> **DATA LINES**
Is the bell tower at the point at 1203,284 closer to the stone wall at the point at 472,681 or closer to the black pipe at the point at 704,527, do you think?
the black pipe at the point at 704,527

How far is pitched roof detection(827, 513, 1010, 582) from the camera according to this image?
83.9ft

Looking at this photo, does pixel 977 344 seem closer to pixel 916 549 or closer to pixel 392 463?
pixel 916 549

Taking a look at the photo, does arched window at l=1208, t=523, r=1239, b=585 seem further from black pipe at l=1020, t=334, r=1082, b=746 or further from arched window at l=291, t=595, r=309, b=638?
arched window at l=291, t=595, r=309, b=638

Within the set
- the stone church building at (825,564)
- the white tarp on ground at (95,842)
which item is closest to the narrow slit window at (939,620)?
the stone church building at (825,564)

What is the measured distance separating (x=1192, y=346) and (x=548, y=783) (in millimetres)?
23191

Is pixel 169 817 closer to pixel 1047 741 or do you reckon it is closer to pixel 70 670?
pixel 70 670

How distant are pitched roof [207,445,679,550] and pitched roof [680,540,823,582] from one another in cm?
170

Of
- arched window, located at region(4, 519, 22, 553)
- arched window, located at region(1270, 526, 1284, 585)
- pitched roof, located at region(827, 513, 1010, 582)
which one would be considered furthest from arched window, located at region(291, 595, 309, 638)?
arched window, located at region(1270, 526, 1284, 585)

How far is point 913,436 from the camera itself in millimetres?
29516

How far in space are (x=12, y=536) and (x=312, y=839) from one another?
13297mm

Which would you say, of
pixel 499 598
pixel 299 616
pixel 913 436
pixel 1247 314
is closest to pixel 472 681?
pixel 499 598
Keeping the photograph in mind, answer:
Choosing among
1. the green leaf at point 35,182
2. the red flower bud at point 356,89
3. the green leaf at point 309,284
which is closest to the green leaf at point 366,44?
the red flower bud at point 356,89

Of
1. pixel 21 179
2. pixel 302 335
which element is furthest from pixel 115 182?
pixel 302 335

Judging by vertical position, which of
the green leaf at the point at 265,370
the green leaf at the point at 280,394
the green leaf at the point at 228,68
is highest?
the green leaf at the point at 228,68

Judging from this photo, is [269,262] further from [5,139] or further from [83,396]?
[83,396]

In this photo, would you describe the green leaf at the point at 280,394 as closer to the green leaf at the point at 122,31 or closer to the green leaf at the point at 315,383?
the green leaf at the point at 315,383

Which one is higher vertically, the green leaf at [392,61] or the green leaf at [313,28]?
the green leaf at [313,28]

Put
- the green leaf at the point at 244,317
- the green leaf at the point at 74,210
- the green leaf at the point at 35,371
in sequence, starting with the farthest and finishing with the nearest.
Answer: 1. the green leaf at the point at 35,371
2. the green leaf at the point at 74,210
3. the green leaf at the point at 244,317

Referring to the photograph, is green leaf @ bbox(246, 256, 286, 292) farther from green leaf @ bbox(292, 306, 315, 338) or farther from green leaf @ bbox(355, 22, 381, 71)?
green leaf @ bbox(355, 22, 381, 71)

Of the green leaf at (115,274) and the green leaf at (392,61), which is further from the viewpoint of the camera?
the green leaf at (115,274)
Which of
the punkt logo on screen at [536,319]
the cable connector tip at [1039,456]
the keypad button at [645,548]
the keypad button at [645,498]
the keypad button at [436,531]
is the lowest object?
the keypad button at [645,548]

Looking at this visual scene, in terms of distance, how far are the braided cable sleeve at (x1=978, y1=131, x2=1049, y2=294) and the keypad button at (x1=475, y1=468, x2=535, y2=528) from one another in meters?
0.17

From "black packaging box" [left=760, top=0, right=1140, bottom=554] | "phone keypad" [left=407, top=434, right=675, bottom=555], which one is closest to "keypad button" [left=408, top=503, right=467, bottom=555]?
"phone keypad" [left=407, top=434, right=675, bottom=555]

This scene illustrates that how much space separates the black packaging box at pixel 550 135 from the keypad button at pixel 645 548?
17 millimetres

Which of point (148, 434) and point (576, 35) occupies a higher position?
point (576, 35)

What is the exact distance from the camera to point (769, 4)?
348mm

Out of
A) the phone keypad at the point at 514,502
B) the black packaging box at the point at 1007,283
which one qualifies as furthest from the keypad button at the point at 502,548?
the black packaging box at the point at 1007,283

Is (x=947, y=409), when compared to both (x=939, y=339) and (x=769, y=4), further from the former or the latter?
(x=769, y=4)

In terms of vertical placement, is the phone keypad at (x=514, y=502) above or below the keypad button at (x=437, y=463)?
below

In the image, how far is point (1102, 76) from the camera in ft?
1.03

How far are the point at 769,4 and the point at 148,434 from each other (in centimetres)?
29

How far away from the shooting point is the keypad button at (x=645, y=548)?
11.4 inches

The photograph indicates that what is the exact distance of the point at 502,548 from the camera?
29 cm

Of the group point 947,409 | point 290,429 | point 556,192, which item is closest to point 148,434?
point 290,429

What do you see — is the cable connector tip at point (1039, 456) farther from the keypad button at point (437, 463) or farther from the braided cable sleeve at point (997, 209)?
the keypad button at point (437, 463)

> **WORK TO DO**
Output all of the records above again, character for character, with no changes.

> **TASK ANSWER**
Is the bell tower at the point at 1203,284 closer to the stone wall at the point at 472,681 or closer to the black pipe at the point at 704,527, do you think?
the black pipe at the point at 704,527

How far is pitched roof detection(827, 513, 1010, 582) from the camera according to this image?
83.9ft

Looking at this photo, does pixel 977 344 seem closer to pixel 916 549 or closer to pixel 392 463?
pixel 916 549

Taking a look at the photo, does arched window at l=1208, t=523, r=1239, b=585 seem further from black pipe at l=1020, t=334, r=1082, b=746 or further from arched window at l=291, t=595, r=309, b=638?
arched window at l=291, t=595, r=309, b=638

Within the set
- the stone church building at (825,564)
- the white tarp on ground at (95,842)
which item is closest to the narrow slit window at (939,620)?
the stone church building at (825,564)

What is the measured distance separating (x=1192, y=346) and (x=548, y=783) (in millimetres)?
23191

Is pixel 169 817 closer to pixel 1047 741 or do you reckon it is closer to pixel 70 670?
pixel 70 670

How distant are pitched roof [207,445,679,550] and pitched roof [680,540,823,582] from one another in cm?
170

Of
- arched window, located at region(4, 519, 22, 553)
- arched window, located at region(1270, 526, 1284, 585)
- pitched roof, located at region(827, 513, 1010, 582)
which one would be considered furthest from arched window, located at region(291, 595, 309, 638)?
arched window, located at region(1270, 526, 1284, 585)

How far is point 913,436 from the camera itself in millimetres?
29516

How far in space are (x=12, y=536) and (x=312, y=839) from one another?
13297mm

Which would you say, of
pixel 499 598
pixel 299 616
pixel 913 436
pixel 1247 314
is closest to pixel 472 681?
pixel 499 598
Keeping the photograph in mind, answer:
Choosing among
1. the green leaf at point 35,182
2. the red flower bud at point 356,89
3. the green leaf at point 309,284
which is closest to the green leaf at point 366,44?
the red flower bud at point 356,89

Of
1. pixel 21 179
2. pixel 302 335
which element is furthest from pixel 115 182?
pixel 302 335

Judging by vertical position, which of
the green leaf at the point at 265,370
the green leaf at the point at 280,394
the green leaf at the point at 228,68
is highest?
the green leaf at the point at 228,68

Judging from this photo, is [269,262] further from [5,139] or further from [83,396]?
[83,396]

In this photo, would you describe the green leaf at the point at 280,394 as closer to the green leaf at the point at 122,31 or closer to the green leaf at the point at 315,383?
the green leaf at the point at 315,383

Which one is higher vertically, the green leaf at [392,61] or the green leaf at [313,28]?
the green leaf at [313,28]

Put
- the green leaf at the point at 244,317
- the green leaf at the point at 74,210
- the green leaf at the point at 35,371
in sequence, starting with the farthest and finishing with the nearest.
Answer: 1. the green leaf at the point at 35,371
2. the green leaf at the point at 74,210
3. the green leaf at the point at 244,317

Referring to the photograph, is green leaf @ bbox(246, 256, 286, 292) farther from green leaf @ bbox(292, 306, 315, 338) or farther from green leaf @ bbox(355, 22, 381, 71)?
green leaf @ bbox(355, 22, 381, 71)

Of the green leaf at (115,274) and the green leaf at (392,61), which is further from the viewpoint of the camera?
the green leaf at (115,274)
Which of
the punkt logo on screen at [536,319]
the cable connector tip at [1039,456]
the keypad button at [645,548]
the keypad button at [645,498]
the keypad button at [436,531]
is the lowest object?
the keypad button at [645,548]

Looking at this visual scene, in terms of distance, how far are the braided cable sleeve at (x1=978, y1=131, x2=1049, y2=294) and the keypad button at (x1=475, y1=468, x2=535, y2=528) from one another in meters?
0.17

From "black packaging box" [left=760, top=0, right=1140, bottom=554] | "phone keypad" [left=407, top=434, right=675, bottom=555], which one is closest to "keypad button" [left=408, top=503, right=467, bottom=555]?
"phone keypad" [left=407, top=434, right=675, bottom=555]

This scene illustrates that how much space separates the black packaging box at pixel 550 135 from the keypad button at pixel 645 548?
17 millimetres

Which of point (148, 434) and point (576, 35) occupies a higher position?
point (576, 35)

What is the exact distance from the camera to point (769, 4)?
348mm

Out of
A) the phone keypad at the point at 514,502
B) the black packaging box at the point at 1007,283
which one qualifies as furthest from the keypad button at the point at 502,548?
the black packaging box at the point at 1007,283

Is (x=947, y=409), when compared to both (x=939, y=339) and (x=769, y=4), further from the former or the latter?
(x=769, y=4)

In terms of vertical placement, is the phone keypad at (x=514, y=502) above or below the keypad button at (x=437, y=463)?
below

In the image, how far is point (1102, 76) from the camera in ft?
1.03

How far are the point at 769,4 and the point at 148,434 from each other (in centimetres)?
29

How far away from the shooting point is the keypad button at (x=645, y=548)?
11.4 inches

The photograph indicates that what is the exact distance of the point at 502,548 from the camera?
29 cm

Of the group point 947,409 | point 290,429 | point 556,192, which item is closest to point 148,434?
point 290,429

What do you see — is the cable connector tip at point (1039, 456) farther from the keypad button at point (437, 463) or farther from the braided cable sleeve at point (997, 209)?
the keypad button at point (437, 463)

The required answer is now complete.